On the one hand, speaking politically, it is now irresponsible and unpardonable to still continue to waste time in the streets on fruitless and unjustified actions of political and civil unrest. Since the current government has lost all its credibility and effectiveness, a transitional government of national reconciliation and unity must be set up, preferably with the cooperation of the current authorities. The first order of business of the latter must be to prepare for anticipated elections in order to elect within less than a year a new parliament and a new government that does not carry the stigma of capitulation. On the other hand, and simultaneously with the above, at the very least, a separate national emergency special committee of economic and technical experts must be formed to work out a five-year economic and military reconstruction plan. The creation of a modern, sophisticated, state-of-the-art military-industrial complex must be the centerpiece of its plan.

Armenia still has the necessary top-level intellectual resources, knowhow, and infrastructure which is one valuable and essential component to successfully implementing such a plan. As for the other vital component, which is that of financing, considering the specific type of the projected products, the necessary budget would be in the accessible range of few hundred million dollars, if this effort is centered specifically on and around the drone and laser industry.

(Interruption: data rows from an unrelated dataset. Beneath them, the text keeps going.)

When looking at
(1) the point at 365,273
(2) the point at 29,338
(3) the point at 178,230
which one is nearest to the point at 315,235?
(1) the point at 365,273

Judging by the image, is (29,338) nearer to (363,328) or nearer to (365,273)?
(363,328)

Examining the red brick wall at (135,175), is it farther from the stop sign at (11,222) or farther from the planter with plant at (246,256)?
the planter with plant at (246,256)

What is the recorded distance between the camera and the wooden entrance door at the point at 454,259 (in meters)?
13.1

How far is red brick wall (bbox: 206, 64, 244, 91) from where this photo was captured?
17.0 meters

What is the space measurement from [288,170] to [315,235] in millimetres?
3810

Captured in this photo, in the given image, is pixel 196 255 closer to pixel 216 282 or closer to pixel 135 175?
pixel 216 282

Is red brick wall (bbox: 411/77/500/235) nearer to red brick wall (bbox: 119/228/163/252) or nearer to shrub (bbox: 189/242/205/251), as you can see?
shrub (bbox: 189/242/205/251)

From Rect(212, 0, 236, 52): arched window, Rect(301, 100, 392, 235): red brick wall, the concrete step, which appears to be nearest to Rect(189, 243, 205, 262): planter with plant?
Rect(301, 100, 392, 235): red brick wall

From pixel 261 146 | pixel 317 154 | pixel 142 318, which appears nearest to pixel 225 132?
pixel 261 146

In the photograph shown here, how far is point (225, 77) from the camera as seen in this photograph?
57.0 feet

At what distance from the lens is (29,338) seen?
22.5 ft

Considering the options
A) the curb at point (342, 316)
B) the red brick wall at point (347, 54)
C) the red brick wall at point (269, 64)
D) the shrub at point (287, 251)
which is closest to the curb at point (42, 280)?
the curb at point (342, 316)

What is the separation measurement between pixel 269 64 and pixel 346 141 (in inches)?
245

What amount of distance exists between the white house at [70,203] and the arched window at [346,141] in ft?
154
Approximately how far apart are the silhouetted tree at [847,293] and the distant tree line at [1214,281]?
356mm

Products made in Armenia in this field promise to be competitive and to comply with the highest international standards of quality. They will surely attract rapidly the interest of international investors. In any case, provided an honest and serious program is put together under a credible leadership such as one that can be provided by the present president Armen Sarkissian, based on the latest Artsakh war experience, financing of this magnitude dedicating to launch a nation-saving effort, can realistically be obtained even just from the Armenian sources of the Russian and international diaspora. This can very well be on the basis of long-term investing principles.

We must realize that currently the very existence of Armenia’s statehood is in serious danger. Once more, we have to pull our forces together. Armenians in Armenia must sober up, and those in the diaspora must do their best to help Armenia return to a path of survival and prosperity by creating the smartest, most efficient, and most lethal laser combat industrial complex – let’s baptize it as the Sassountsi Tavit complex.

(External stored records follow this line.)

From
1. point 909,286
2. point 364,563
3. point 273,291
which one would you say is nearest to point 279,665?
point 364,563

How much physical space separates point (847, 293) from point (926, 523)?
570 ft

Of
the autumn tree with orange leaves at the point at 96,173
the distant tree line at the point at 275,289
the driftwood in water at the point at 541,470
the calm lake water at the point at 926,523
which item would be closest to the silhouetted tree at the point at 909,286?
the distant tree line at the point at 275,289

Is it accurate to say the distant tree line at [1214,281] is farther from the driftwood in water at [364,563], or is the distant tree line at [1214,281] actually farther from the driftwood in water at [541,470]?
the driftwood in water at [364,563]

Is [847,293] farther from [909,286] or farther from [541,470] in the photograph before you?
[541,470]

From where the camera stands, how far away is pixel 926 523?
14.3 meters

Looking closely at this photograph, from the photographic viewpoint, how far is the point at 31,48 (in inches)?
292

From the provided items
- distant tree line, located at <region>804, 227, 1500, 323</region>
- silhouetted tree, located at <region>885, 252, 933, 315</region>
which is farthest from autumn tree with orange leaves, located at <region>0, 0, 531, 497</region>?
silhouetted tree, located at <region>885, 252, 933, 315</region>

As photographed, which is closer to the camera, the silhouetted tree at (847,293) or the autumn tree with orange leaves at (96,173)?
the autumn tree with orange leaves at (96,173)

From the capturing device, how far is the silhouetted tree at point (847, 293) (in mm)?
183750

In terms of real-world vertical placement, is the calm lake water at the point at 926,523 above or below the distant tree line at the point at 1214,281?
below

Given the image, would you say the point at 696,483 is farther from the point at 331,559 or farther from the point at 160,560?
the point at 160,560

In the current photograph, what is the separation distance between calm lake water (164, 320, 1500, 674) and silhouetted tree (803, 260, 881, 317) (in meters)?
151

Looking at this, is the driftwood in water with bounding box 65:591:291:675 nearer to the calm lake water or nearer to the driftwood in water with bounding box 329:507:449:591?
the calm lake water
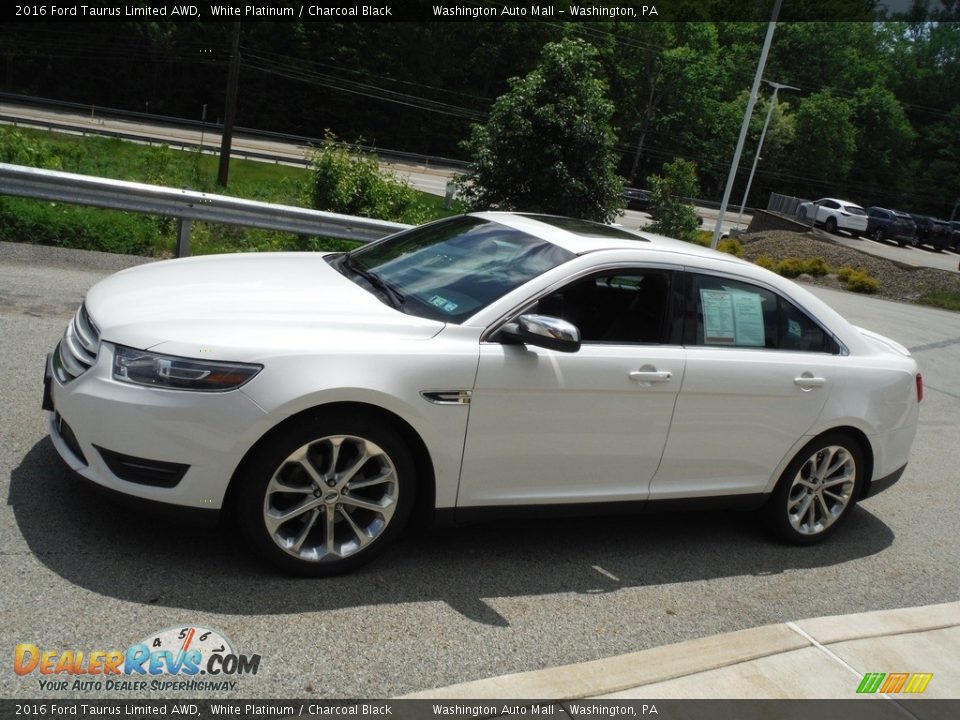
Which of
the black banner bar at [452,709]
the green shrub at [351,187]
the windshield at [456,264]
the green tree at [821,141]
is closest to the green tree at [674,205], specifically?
the green shrub at [351,187]

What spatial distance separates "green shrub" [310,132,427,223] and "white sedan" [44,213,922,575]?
862cm

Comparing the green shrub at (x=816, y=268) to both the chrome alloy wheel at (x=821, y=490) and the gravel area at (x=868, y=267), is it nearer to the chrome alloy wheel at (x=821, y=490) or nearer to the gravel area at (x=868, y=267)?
the gravel area at (x=868, y=267)

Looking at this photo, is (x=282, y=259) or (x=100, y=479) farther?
(x=282, y=259)

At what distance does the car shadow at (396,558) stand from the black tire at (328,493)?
5.4 inches

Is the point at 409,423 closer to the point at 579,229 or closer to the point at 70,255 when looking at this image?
the point at 579,229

From that point on, any enemy, be it Turks, Azerbaijanis or even any new ones, will think very hard before crossing our borders. Actually, they may even instead line up to try to buy these Armenian-made state-of-the-art weapons!

 

Dr Arshavir Gundjian is a prominent Canadian-Armenian scientist and community leader. He has had a prolific career as a researcher and inventor, and now is a retired professor of McGill University’s Department of Electrical Engineering. Some of his publications are in the field of high-power laser detection and damage to materials. He has been for many years the chairman of the Laser Equipment Canadian Subcommittee of the International Electrotechnical Commission. He also holds more than twenty patents in the field of products and documents security. Simultaneously with his active professional life, Dr. Gundjian has been an active leader in the Armenian diaspora. He has been Ramgavar party Central Committee chairman for many years, especially during the period coinciding with the 1991 independence of Armenia. He is a founder and now vice president of the Tekeyan Cultural Association of the US and Canada. He is an AGBU Central Board emeritus member. He also is the honorary chairman of the Canadian Armenian Apostolic Church Diocesan Council. The Governor General of Canada appointed Dr. Gundjian in December 2019, a Member of the Order of Canada, the highest civilian honor in Canada, recognizing the exceptional contributions of its citizens.